** EXERCISE **
Swap "windshield" for "windscreen" throughout the entries, leaving everything else unchanged. Omit the pictures from your answer.

Spatial reasoning entries
——

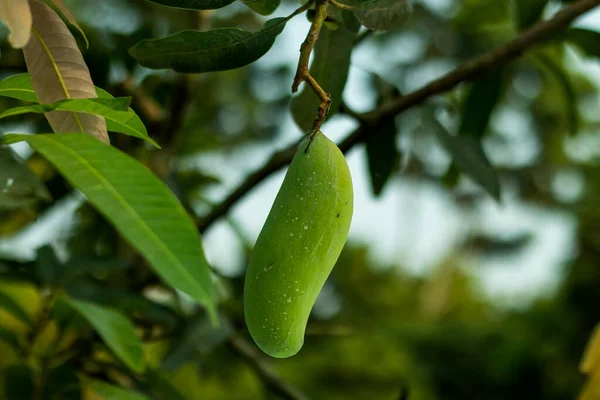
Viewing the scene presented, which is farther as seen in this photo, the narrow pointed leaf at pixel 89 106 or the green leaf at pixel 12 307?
the green leaf at pixel 12 307

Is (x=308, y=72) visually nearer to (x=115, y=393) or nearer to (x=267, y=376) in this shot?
(x=115, y=393)

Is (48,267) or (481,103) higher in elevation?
(481,103)

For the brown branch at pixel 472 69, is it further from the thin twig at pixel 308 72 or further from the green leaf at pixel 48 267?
the green leaf at pixel 48 267

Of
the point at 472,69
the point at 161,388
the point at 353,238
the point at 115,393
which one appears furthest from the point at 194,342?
the point at 353,238

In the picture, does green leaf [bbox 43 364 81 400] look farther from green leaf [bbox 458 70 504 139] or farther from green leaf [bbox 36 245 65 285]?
green leaf [bbox 458 70 504 139]

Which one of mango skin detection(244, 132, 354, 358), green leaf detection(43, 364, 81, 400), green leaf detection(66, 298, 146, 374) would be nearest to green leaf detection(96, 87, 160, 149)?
mango skin detection(244, 132, 354, 358)

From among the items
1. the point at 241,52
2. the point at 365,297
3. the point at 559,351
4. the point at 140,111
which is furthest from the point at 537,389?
the point at 241,52

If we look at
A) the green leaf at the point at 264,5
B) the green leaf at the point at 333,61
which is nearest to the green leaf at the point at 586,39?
the green leaf at the point at 333,61
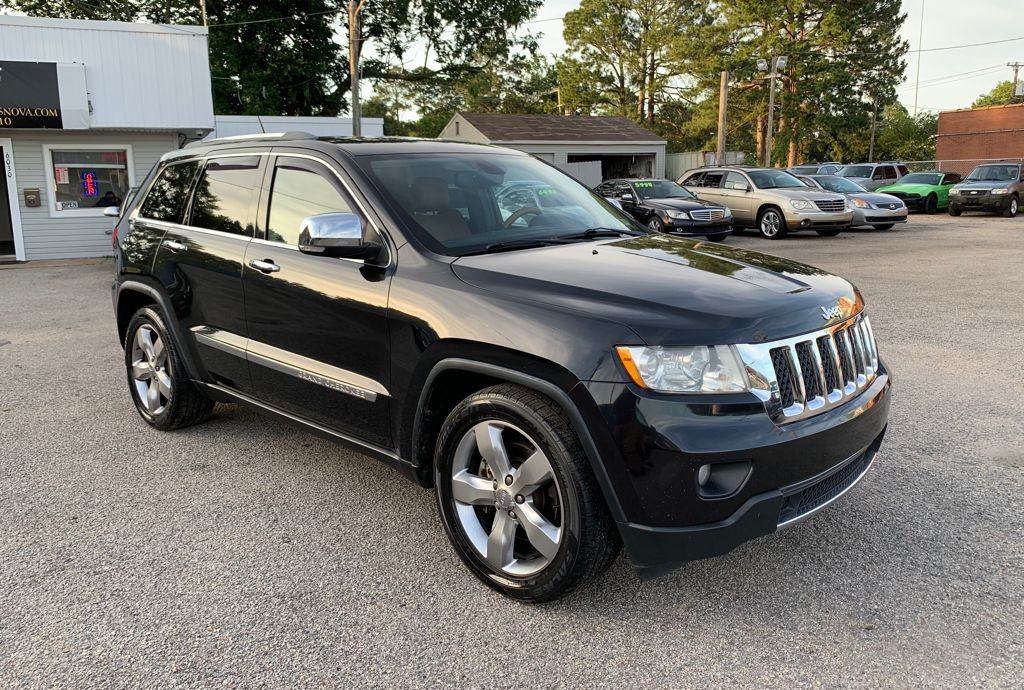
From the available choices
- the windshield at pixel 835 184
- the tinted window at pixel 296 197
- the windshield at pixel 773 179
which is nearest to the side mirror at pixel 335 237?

——

** TASK OUTPUT **
Viewing the scene presented, which is farther as seen in this photo, the narrow pointed leaf at pixel 89 106 or the green leaf at pixel 12 307?
the green leaf at pixel 12 307

Is (x=308, y=72) visually nearer to (x=115, y=393) or nearer to (x=267, y=376) in this shot?
(x=115, y=393)

Is (48,267) or (481,103) higher in elevation?
(481,103)

For the brown branch at pixel 472 69, is it further from the thin twig at pixel 308 72 or further from the green leaf at pixel 48 267?
the green leaf at pixel 48 267

Of
the point at 472,69
the point at 161,388
the point at 353,238
the point at 115,393
which one appears furthest from the point at 194,342?
the point at 353,238

In the picture, does green leaf [bbox 43 364 81 400] look farther from green leaf [bbox 458 70 504 139] or farther from green leaf [bbox 36 245 65 285]?
green leaf [bbox 458 70 504 139]

Which one of mango skin detection(244, 132, 354, 358), green leaf detection(43, 364, 81, 400), green leaf detection(66, 298, 146, 374) would be nearest to green leaf detection(96, 87, 160, 149)?
mango skin detection(244, 132, 354, 358)

From among the items
1. the point at 241,52
2. the point at 365,297
3. the point at 559,351
4. the point at 140,111
which is furthest from the point at 537,389?
the point at 241,52

If we look at
A) the green leaf at the point at 264,5
B) the green leaf at the point at 333,61
which is nearest to the green leaf at the point at 586,39?
the green leaf at the point at 333,61
From the available choices
- the windscreen at pixel 835 184
- the tinted window at pixel 296 197
- the windscreen at pixel 773 179
which is nearest to the side mirror at pixel 335 237?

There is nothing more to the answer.